Was tun in der Strommangellage? Zuerst einmal sich richtig informieren, was da eventuell, nicht ganz sicher, auf uns zukommen könnte. Etwas Gutes hat jede Krise: Meine Sinne werden für die Zusammenhänge geschärft, ich handle bewusster. Wie jede Biene nur einen winzigen Bruchteil Pollen in den Stock bringt, so ist es dank Tausender Individuen möglich, Honigtöpfe zu füllen. Genau gleich versuche ich zu handeln.

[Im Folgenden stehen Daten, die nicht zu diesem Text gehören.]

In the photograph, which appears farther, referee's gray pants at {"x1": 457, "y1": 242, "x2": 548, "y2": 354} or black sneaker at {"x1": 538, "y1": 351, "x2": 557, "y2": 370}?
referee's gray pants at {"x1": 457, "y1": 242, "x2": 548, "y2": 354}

Es ist nicht opportun zu sagen, man könne nichts am Ganzen ausrichten – die Biene beweist das Gegenteil.

Ich kaufe darum, wenn es geht, Nahrungsmittel ohne Plastikverpackungen. Das Rezyklieren von (Verbund-)Plastikverpackungen ist ein verbreiteter Irrglaube. Inzwischen beherrscht das organisierte Verbrechen den Abfallmarkt. Wir zahlen gleich doppelt, dass unsere Plastikverpackungen schliesslich im Meer «entsorgt» werden. Die weissen Luxusverpackungen von allen Apple-Teilen? Ein wahrer Umwelthorror!

Ich fahre inzwischen ein hybrides Auto; statt früher 7,5 Liter verbrauche ich nur 4,8 Liter – Einsparung 34 %! Mein Fleischkonsum beträgt statt früher 1 kg nur noch etwa 300 Gramm pro Woche: Einsparung 60 %. Ich bin jetzt umgezogen: Wärmepumpe mit Solaranlage auf dem Dach statt der ollen Gasheizung! Ohne jegliche Komforteinbusse kann ich Schritt für Schritt etwas beitragen.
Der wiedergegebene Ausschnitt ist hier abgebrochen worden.